• Work to complete
Please retype the data starting at the line containing "Is the green leaf at point 322,205 further" and ending at the line containing "Can we say the", both of those lines included, and nothing else.

• Exercise data
* Start *

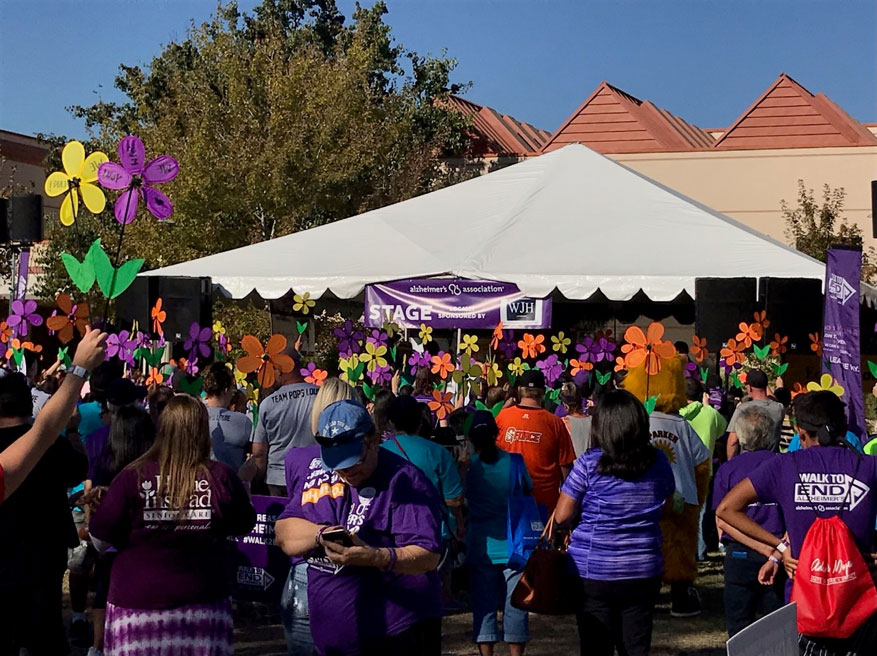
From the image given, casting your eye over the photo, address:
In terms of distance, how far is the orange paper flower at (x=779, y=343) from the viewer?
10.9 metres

* End *
* Start *

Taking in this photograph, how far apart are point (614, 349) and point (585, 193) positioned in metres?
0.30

* End *
* Start *

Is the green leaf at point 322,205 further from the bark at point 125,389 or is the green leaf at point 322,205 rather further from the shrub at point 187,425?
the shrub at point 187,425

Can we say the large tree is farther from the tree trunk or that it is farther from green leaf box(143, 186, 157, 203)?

* End *

• Task answer
Is the green leaf at point 322,205 further from the bark at point 125,389 or is the green leaf at point 322,205 rather further from the shrub at point 187,425?
the shrub at point 187,425

Can we say the large tree is farther from the tree trunk or that it is farther from green leaf box(143, 186, 157, 203)?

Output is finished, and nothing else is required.